IBM’s Jeopardy-playing Watson computer has been hailed as a technology triumph – the ability of computers to understand human language and broad knowledge topics – not just facts and trivia but ambiguous language including puns, double entendre’s and idioms.
The technology is impressive and IBM has set its sights on many commercial applications in healthcare, financial services and customer service operations. Few organizations have the resources it took to build Watson - $3mm worth of hardware (off the shelf servers with almost 3000 processors and 1 terabyte of RAM) – not to mention millions in research. Nevertheless, the question remains, does Watson embed a solution approach that enterprises can exploit or learn from? How readily can a “Watson” be applied to the knowledge and content access problems of the typical enterprise?
A few clues lie in the nature of knowledge access and in some of the challenges that Watson team members discussed in Articless and interviews. First, here are some principles that Watson exploited:
- Watson used multiple algorithms to process information. These included the usual keyword matching algorithms of run-of-the-mill search, “temporal” (time based) reasoning that understand dates and relative time calculations, “statistical paraphrasing” an approach to convey ideas using different words, and “geospatial reasoning” – a way of interpreting locations and geographies, and various approaches to unstructured information processing.
- Watson can be characterized as “semantic search” or natural language search. That is, questions are asked in plain English as opposed to a structured query and this question is parsed into its semantic and syntactic (meaning and grammatical structure) components. The parsed question is then processed against the system’s knowledge base derived from over 200 million pages of information.
Other than keyword matching which parses terms and processes them against a dumb bag of words, more complex and powerful approaches require an underlying structure to the information. These structures are in the form of taxonomies and ontologies which tell the system how concepts relate to one another. Many organizations are beginning to build these taxonomy frameworks for purposes of e commerce, document management, intranet and knowledge base applications.
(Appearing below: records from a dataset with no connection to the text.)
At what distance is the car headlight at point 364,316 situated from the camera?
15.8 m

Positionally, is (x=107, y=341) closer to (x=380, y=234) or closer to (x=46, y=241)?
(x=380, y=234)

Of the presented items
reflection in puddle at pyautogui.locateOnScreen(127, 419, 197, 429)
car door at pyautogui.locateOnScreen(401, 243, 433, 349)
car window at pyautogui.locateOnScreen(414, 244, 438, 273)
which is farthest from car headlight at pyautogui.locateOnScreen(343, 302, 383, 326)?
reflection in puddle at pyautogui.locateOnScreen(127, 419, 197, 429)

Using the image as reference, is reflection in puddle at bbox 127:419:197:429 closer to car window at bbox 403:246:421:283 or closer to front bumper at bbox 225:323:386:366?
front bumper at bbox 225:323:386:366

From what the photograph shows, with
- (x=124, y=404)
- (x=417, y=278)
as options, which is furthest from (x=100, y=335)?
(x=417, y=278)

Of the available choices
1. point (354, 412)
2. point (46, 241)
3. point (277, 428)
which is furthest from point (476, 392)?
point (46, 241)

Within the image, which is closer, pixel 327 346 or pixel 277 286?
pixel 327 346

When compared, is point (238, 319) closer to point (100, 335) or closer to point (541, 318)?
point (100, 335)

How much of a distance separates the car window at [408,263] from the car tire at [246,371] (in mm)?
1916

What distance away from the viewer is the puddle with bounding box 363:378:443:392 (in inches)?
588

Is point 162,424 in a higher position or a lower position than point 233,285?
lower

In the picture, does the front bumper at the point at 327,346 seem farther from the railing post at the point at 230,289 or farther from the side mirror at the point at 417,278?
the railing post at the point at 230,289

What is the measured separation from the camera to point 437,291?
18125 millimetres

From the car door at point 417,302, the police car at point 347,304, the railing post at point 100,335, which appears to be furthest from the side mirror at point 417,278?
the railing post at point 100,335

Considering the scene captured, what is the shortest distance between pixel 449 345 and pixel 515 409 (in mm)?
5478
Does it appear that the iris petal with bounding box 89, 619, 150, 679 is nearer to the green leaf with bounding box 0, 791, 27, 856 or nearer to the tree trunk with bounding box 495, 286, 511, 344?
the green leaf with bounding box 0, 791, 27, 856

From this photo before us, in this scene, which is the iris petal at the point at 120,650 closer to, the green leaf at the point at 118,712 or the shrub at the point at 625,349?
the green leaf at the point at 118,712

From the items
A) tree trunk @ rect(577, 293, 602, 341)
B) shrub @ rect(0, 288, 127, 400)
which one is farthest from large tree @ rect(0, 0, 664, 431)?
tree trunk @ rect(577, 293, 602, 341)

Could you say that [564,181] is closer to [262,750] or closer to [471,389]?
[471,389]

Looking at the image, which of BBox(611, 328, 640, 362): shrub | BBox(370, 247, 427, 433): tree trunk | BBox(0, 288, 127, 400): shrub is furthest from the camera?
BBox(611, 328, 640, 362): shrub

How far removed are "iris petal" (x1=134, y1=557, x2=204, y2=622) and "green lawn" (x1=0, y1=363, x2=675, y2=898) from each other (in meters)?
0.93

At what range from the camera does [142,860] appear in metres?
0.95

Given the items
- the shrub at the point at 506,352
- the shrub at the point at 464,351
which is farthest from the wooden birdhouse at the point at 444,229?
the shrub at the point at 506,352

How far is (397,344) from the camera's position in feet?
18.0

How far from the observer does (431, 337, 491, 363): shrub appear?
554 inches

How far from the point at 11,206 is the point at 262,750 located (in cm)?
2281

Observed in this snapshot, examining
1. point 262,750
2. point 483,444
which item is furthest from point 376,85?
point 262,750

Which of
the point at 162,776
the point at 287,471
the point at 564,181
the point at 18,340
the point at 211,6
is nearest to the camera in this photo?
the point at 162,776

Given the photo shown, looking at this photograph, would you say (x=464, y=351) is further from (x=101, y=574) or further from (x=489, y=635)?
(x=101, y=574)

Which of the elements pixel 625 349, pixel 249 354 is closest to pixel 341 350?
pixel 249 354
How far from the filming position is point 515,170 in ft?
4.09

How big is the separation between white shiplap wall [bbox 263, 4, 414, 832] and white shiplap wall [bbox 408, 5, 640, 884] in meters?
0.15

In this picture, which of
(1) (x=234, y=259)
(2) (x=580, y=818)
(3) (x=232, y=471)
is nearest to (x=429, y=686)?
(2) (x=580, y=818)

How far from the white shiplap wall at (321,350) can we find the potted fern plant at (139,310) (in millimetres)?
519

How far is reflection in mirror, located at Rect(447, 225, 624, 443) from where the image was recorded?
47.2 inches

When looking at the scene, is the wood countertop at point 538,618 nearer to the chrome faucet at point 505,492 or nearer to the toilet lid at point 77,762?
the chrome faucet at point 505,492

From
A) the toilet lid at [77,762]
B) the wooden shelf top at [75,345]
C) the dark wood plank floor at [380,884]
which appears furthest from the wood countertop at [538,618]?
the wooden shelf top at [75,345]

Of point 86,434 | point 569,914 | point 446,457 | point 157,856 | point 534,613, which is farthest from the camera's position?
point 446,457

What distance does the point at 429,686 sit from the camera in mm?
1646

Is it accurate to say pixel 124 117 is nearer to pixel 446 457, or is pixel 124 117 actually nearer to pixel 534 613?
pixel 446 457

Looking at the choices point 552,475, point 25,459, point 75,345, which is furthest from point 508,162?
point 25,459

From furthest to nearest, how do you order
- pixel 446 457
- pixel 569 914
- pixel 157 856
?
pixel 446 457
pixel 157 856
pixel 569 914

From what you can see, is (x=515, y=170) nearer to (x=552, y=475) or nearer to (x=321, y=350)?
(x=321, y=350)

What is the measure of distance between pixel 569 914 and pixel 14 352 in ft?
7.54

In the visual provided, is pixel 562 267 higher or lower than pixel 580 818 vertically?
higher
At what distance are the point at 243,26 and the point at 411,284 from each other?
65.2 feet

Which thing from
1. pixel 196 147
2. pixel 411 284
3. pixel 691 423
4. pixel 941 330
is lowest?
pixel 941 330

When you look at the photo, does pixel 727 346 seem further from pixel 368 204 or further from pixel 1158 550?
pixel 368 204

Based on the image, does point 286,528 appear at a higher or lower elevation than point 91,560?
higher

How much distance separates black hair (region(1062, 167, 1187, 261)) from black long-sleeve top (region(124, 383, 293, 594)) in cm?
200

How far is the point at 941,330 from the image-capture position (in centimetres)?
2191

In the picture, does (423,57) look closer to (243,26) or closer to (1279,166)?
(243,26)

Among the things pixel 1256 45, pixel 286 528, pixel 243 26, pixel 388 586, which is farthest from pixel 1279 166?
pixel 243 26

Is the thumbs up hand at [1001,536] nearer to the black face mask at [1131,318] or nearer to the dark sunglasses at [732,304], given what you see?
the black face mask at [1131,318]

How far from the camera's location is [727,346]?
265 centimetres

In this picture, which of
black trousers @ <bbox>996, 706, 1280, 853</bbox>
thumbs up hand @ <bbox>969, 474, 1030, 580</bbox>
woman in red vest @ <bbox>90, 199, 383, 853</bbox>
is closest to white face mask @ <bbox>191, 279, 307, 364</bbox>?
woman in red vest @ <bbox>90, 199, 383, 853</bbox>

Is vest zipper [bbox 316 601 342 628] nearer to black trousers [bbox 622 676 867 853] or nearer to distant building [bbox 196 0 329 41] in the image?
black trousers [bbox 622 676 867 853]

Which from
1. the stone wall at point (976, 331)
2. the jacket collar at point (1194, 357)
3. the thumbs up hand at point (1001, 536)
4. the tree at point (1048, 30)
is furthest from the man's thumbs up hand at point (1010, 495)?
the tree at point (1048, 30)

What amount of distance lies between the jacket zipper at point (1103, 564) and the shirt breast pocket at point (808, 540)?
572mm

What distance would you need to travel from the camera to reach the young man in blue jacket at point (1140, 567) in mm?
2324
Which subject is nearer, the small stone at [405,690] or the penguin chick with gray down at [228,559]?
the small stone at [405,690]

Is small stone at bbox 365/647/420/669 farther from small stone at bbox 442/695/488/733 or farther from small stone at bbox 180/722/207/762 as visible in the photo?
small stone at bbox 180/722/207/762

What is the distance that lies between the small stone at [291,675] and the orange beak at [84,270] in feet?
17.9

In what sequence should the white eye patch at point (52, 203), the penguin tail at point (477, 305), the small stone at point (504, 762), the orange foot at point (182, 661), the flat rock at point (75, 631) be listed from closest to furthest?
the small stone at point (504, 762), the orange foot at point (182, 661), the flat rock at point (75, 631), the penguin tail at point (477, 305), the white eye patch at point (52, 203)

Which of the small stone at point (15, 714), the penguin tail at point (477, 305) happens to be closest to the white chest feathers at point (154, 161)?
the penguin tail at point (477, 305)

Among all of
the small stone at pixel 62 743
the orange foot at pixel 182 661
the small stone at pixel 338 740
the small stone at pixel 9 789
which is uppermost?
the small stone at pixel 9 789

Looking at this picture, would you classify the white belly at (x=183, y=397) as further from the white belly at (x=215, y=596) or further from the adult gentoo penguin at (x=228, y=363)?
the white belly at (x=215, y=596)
The second point is that Watson demonstrates key elements of solutions that do not assume that users know exactly how to frame questions regarding what they want. As much research on search shows, more often than not users ask ambiguous questions and expect precise results. Therefore we need to build solution that help them with the queries. These are the same approaches for structuring the information in the first place (the structures that the tools require to make sense of the data are the same ones that help guide users in their choices). Think of the new navigation/search approaches used in ecommerce sites – choosing color, size, brand, price, etc. help users find what they need and precisely navigate to specific information.
Bottom line is that tools like IBM’s Watson are a great leap forward in capabilities, but there is no free lunch – Watson’s power comes from organizing content. Tools for gaining insights and finding answers will get better as time goes on, but human judgment needs to be applied to information to develop a foundation of meaning and structure.